"Ölümün kucağına düşüyorduk aslında gözlerimiz gerçek dünyaya açıldığında..."
7
Arkama bakıp tekrar önüme döndügümde nefes nefese kalmış bir halde olsam da gözlerim bir çıkış yolu arıyordu. Koştum. Geniş olan karanlık sokaklar arasından beklemeden hızla koşarken bir evin merdivenlerine tırmandım ve sırtımı hızla oraya vererek soluklarımı dizginlemeye çalıştım.Başımı duvara yaslayıp durmak bilmeyen kalbimin düzensiz atışlarına ayak uydurabilmeye çalıştım. Ses çıkartmamaya özen gösteriyordum çünkü bu altın kuraldı. Takip mi ediliyorsun? Sessiz olacaksın.
Gözlerim bir süre sonra açıldığında boş duvar ve sokağın sessizliği ile baş başa kaldım. Ancak bu çok uzun sürmedi. Adım sesleri ve kaba sesler ile silahların çekilme sesi doluştu kulaklarıma. Maalesef bu bir sınav değildi. Bunlar gerçekti.
Dudaklarımı birbirine bastırarak soluklarımı kesik kıldım. İçlerinden bir adamın kaba sesi ile,"Nereye kaçtı bunlar? İki kişiyi adam akıllı tutmayı bile başaramıyorsunuz?!"diye kızdı yanında ki kişilere.

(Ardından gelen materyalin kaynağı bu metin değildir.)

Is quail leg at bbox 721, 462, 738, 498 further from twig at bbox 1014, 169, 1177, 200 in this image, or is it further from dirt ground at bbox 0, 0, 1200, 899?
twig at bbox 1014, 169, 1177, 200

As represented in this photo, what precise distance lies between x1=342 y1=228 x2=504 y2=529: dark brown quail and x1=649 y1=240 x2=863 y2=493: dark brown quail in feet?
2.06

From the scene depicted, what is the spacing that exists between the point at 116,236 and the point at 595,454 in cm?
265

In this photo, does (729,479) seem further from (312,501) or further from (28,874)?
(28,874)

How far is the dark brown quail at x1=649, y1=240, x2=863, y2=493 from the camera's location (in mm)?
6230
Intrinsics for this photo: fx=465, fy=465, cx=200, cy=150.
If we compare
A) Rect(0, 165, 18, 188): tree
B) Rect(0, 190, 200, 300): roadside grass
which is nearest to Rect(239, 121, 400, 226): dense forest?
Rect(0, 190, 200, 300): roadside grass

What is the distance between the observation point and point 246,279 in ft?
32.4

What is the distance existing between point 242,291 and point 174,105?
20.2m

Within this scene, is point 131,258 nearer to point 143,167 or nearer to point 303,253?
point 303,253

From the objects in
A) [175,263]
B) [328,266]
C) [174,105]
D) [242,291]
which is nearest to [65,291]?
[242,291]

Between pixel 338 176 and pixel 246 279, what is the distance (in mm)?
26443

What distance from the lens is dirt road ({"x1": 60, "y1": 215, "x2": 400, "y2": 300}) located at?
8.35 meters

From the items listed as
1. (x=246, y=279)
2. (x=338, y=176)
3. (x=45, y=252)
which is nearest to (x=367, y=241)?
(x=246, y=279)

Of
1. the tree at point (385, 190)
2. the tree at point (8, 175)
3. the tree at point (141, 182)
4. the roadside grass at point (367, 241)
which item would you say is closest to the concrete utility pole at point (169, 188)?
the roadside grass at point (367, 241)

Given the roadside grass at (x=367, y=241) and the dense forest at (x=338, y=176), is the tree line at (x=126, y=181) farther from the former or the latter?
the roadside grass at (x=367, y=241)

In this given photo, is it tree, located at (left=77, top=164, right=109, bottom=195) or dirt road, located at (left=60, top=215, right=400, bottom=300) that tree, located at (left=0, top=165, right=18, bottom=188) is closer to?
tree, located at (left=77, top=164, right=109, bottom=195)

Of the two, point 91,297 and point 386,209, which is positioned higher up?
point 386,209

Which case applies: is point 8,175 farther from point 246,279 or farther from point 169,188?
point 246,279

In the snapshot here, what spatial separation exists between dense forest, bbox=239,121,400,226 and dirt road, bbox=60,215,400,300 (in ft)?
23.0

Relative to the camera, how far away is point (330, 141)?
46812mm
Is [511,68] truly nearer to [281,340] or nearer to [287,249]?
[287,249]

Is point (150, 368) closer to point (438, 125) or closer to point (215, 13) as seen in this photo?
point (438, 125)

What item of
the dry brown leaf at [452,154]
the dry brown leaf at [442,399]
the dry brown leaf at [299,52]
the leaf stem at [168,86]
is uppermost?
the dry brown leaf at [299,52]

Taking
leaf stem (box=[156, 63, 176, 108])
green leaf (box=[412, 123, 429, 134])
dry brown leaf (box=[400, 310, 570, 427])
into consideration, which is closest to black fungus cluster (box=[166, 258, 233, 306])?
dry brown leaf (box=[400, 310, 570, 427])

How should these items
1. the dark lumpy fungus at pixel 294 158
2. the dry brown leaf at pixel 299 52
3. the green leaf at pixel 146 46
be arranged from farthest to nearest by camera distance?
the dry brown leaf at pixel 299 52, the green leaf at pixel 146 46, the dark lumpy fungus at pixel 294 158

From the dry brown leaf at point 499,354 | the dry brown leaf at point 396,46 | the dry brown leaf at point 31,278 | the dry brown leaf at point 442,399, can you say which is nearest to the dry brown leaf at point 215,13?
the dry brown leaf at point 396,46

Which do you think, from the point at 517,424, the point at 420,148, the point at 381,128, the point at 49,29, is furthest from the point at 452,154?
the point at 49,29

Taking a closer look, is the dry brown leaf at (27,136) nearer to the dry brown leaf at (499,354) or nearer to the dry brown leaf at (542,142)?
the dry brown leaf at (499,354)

"Uzaklaşmış olamaz patron. Buralardadır."
"Dağılın!" diye emir verdi adam.
Ardından silahların çekiliş sesi ile eş zamanda ard arda sıkılan birer el ateş sesi duyumsadım. Toplu halde edilen ateş ise tek bir anlama geliyordu. Savaş.

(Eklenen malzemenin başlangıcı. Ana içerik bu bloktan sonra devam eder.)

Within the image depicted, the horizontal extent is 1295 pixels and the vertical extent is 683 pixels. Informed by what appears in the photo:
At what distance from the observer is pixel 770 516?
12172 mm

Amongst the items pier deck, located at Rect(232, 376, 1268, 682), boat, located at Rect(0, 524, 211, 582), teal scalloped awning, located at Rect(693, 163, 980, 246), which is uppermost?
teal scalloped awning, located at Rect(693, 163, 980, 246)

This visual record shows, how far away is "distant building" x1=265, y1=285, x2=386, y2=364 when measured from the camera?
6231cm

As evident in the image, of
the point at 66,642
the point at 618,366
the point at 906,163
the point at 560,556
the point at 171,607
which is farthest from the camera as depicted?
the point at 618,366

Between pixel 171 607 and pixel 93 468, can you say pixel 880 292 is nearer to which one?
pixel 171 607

Aral buna hiç sevinmeyecekti.
Dizginlenmeye başlayan nefesim ile başımı öne uzatarak sokaktakilere bakacakken koşma sesleri ile sokağa gölge düşüren bedenler gördüğümde saklandıgım yere pusu kurarak onların gitmesini bekledim.
Göz ucumla o tarafa baktığımda hepsinin koşarak sağ tarafa doğru gittiğini gördüm. Herkesin hedefi şehirin içiydi. Aral haklıydı. Onlar insan arasına karışarak kendimizi sağlama alacagımızı düşünmüştü. Ama insan arasına karışarak kendimiz harici ölüler çıkaramazdık. Birileri ölecekse onlar sadece biz olmalıydık.

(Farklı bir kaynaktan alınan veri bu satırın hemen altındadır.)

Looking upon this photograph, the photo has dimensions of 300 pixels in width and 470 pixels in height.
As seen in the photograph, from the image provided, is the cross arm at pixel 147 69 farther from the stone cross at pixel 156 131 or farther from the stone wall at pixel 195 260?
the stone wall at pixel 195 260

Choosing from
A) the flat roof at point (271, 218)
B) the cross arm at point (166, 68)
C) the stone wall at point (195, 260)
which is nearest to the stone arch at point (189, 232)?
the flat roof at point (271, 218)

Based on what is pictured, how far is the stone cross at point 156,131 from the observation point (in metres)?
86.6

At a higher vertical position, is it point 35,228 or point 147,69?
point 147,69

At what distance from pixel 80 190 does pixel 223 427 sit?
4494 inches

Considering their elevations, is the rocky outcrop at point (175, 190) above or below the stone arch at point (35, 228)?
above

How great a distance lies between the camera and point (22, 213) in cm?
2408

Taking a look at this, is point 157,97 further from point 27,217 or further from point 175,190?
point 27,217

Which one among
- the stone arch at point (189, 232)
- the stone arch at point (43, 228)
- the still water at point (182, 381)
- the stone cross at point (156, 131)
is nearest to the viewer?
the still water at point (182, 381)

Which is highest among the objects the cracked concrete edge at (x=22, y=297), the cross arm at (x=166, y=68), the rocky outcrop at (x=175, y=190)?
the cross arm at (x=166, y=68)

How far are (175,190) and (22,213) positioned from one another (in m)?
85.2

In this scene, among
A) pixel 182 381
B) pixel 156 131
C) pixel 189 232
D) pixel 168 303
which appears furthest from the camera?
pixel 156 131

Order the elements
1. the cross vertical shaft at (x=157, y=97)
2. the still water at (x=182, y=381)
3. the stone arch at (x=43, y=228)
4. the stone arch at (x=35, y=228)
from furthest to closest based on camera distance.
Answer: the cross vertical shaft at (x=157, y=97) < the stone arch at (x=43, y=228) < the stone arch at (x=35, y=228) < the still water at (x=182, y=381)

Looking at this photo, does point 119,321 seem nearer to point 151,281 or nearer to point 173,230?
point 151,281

Bulunduğum yerde kaldım ama sokaklara dagıldım. Ezra ve Meriç'in nerde olduğu hakkında bir fikrim yoktu. Aralı söylemiyorum bile. O Gölgeydi. Kimse nerede olduğunu zaten bilemezdi.
Adım sesleri kesilirken bulunduğum yerden inerek sokağa geçtişm ve etrafıma bakındım ama kimse yok gibiydi. Yürümeyi aklımdan def ederek koşmayı tercih ettiğimde ayak seslerimin çok duyulmaması amacıyla topuklarıma basmamaya dikkat ederek parmak uçlarında ilerledim.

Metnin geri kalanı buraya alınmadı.